-------- Entries shown

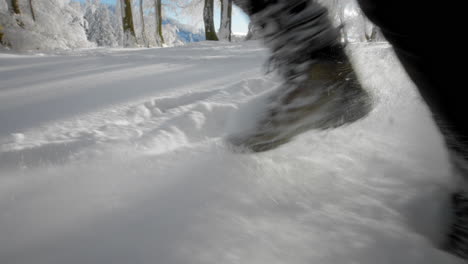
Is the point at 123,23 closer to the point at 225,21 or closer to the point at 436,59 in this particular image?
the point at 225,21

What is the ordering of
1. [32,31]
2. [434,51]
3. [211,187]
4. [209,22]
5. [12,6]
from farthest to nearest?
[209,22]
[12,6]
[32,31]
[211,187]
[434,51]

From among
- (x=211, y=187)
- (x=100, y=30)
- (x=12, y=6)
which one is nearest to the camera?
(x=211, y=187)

----------------
-------- Entries shown

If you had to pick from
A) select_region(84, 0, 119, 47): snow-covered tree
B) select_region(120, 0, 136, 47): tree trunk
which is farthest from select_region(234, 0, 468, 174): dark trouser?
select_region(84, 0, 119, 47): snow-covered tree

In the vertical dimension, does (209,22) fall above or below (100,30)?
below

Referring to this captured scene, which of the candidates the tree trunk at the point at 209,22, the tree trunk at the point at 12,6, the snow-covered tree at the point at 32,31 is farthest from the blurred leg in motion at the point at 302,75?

----------------

• **Task requirements**: Which lines of the items above contain the word "this", with case counting? Copy out each of those lines in full.

• **Expected answer**:
Is the point at 123,23 closer to the point at 225,21 or closer to the point at 436,59 in this particular image?
Referring to this captured scene, which of the candidates the tree trunk at the point at 209,22, the tree trunk at the point at 12,6, the snow-covered tree at the point at 32,31 is farthest from the blurred leg in motion at the point at 302,75?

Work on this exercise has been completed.